The method in this paper can theoretically realize the rough selection to the optimal selection of variables. Experiments were carried out on this basis. Through modeling on public data sets of corn and soil, the content of the three substances was predicted. The accuracy of the model had been improved, but the degree of improvement is different, which is related to the nature of the data itself. This experiment shows that the application of SiPLS-IVSO-BOSS to variable selection is feasible and has a certain versatility.
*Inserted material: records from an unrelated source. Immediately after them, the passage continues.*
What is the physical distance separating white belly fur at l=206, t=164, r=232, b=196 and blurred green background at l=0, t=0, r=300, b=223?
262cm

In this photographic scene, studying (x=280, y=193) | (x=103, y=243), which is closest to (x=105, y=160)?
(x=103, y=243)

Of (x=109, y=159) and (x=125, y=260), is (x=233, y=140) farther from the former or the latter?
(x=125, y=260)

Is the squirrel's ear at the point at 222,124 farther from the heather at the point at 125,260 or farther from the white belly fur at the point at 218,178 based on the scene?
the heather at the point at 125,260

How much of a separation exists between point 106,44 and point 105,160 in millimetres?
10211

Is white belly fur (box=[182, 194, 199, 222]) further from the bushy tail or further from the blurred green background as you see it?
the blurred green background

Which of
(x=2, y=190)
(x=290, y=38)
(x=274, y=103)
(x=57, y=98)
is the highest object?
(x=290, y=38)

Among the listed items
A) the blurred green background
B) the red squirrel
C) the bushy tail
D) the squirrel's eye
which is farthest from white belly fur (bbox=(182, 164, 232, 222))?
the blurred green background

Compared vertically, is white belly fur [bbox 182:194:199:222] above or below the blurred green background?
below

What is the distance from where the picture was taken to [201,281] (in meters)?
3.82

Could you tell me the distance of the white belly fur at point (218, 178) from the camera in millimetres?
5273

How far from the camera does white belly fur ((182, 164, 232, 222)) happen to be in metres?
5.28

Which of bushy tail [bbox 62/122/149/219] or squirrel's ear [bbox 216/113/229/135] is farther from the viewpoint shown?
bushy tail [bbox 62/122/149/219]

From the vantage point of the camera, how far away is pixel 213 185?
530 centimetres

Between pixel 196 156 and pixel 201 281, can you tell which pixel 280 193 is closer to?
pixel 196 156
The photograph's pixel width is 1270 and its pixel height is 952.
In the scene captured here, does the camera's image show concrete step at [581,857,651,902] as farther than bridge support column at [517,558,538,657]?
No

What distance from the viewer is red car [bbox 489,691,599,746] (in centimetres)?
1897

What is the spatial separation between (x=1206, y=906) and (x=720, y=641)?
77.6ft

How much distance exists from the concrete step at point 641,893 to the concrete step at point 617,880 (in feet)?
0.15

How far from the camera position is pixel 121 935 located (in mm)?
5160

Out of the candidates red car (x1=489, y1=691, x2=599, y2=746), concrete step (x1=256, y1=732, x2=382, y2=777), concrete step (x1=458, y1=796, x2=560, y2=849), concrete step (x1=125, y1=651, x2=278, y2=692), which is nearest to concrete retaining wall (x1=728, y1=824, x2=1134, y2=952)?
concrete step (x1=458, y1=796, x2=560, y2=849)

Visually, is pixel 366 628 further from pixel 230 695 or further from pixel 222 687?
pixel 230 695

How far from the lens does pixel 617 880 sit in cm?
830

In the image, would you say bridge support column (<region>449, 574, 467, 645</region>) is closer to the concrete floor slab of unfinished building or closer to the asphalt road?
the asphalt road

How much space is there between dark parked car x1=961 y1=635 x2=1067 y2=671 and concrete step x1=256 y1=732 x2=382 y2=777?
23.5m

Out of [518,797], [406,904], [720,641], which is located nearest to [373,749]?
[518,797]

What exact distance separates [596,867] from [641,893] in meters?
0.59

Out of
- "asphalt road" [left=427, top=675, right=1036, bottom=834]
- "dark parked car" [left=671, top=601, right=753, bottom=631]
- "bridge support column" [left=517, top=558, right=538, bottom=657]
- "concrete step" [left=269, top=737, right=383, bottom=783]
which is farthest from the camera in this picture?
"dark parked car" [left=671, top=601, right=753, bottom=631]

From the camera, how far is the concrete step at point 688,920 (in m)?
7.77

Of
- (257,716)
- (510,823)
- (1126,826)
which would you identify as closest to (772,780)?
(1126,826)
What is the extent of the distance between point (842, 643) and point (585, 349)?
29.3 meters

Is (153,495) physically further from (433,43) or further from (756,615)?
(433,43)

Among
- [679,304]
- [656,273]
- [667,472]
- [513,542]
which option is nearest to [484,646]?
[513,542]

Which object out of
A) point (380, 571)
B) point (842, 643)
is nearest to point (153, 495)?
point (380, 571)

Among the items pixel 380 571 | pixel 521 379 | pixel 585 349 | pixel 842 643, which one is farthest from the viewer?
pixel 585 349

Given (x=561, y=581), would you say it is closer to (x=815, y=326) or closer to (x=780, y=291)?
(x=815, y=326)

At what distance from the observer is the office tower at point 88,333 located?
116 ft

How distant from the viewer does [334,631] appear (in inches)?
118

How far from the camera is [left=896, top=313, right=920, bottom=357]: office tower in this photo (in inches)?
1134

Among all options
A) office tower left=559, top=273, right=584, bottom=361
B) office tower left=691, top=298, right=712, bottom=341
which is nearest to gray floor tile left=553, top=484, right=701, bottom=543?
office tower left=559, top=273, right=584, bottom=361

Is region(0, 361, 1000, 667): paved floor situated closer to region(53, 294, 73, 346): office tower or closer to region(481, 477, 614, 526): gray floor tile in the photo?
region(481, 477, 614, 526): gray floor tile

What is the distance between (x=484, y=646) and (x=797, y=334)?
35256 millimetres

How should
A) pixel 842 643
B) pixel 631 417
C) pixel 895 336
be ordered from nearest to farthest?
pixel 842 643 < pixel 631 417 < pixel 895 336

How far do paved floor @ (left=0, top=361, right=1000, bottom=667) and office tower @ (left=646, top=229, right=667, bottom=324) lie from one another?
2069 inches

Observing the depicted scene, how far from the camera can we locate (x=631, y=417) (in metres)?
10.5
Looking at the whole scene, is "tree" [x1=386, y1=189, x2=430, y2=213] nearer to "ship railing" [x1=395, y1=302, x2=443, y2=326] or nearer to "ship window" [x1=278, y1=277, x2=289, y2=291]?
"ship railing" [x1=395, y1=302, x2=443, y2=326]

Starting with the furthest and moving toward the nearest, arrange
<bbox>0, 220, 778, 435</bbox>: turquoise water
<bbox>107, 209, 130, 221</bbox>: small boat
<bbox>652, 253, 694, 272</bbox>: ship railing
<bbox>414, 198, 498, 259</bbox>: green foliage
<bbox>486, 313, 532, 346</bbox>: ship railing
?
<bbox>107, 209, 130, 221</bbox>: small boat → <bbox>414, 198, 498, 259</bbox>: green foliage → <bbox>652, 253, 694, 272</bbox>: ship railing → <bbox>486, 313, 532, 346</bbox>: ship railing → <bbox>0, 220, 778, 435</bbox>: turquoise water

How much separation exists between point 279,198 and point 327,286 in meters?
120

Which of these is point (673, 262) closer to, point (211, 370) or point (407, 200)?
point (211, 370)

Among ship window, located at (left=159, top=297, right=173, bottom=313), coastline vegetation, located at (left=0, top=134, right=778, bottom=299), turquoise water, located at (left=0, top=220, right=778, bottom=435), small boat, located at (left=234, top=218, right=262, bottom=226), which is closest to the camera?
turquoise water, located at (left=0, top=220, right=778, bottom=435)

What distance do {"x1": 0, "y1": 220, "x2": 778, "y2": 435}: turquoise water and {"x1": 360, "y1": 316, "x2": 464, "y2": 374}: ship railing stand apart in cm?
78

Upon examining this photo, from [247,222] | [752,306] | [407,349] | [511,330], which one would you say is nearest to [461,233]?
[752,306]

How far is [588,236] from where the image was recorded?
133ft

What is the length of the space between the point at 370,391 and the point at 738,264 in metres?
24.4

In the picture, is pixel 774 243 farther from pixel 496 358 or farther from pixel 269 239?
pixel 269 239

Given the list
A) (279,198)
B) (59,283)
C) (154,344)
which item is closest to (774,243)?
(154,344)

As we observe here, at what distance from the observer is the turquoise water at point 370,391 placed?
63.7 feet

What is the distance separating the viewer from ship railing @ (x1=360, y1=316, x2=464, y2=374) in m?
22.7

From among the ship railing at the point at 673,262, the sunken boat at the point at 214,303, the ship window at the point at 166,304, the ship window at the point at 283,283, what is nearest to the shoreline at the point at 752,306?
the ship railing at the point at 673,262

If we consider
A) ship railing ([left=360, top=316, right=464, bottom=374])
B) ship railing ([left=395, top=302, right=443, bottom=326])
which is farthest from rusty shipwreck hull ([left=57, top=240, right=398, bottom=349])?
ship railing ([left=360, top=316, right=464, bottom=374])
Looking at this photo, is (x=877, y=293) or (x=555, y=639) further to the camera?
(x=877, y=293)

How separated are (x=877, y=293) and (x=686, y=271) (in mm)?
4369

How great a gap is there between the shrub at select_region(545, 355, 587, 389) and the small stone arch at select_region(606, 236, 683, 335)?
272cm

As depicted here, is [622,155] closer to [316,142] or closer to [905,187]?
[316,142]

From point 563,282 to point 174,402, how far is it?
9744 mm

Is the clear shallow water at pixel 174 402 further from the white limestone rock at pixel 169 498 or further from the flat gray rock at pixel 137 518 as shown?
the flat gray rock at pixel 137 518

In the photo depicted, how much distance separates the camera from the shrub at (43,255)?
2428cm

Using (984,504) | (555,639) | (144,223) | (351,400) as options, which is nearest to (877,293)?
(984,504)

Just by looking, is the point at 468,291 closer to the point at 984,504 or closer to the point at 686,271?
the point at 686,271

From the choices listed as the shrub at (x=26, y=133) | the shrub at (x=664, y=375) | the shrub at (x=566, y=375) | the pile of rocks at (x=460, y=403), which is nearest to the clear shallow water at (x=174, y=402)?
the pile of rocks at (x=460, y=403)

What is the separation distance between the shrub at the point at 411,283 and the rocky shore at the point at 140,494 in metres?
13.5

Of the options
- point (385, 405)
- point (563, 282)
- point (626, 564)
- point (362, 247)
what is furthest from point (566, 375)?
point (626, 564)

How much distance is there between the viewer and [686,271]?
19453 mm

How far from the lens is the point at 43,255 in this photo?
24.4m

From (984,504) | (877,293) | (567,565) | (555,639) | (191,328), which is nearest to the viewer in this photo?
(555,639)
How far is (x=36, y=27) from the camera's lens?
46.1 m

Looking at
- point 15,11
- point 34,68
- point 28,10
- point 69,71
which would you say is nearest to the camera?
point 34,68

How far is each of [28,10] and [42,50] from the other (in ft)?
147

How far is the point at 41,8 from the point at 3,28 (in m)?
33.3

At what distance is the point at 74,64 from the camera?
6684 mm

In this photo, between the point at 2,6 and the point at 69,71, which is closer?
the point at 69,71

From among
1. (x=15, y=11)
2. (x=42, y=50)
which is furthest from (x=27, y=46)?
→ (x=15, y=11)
To achieve the best results in more data sets, further research is needed. The research will be carried out in future work.

6. Conclusions

Referring to the three-step hybrid strategy of near-infrared spectral analysis, SiPLS-IVSO-BOSS variable selection method was proposed. In the first two steps, the variable space was continuously contracted, and then the collinearity was removed from the remaining variable set, and the smaller variable combination was extracted from the large variable set. It was validated in spectral data sets of corn and soil and achieved better prediction results than a single algorithm, the combination of two algorithms, and CARS, VCPA, IRIV, and other mainstream algorithms. It provides an effective solution for dealing with high-dimensional data, avoids time-consuming and inefficient problems, and can provide a theoretical reference for the variable selection strategy of the spectrum. When used for other data, some parameters in the algorithm can be debugged to obtain the optimal model.

Data Availability

The website of corn spectral data is http://www.eigenvector.corn/data/corn/index.html. The website of soil spectral data is Quality & Technology.

Conflicts of Interest

The authors declare that they have no conflicts of interest.

Acknowledgments

This research was funded by the Research and Application of Key Technologies for Smart Pasture Production (2019YFE0125600), the China Agriculture Research System (CARS-36), and the Heilongjiang Post-Doctoral Subsidy Project of China (LBH-Z17020).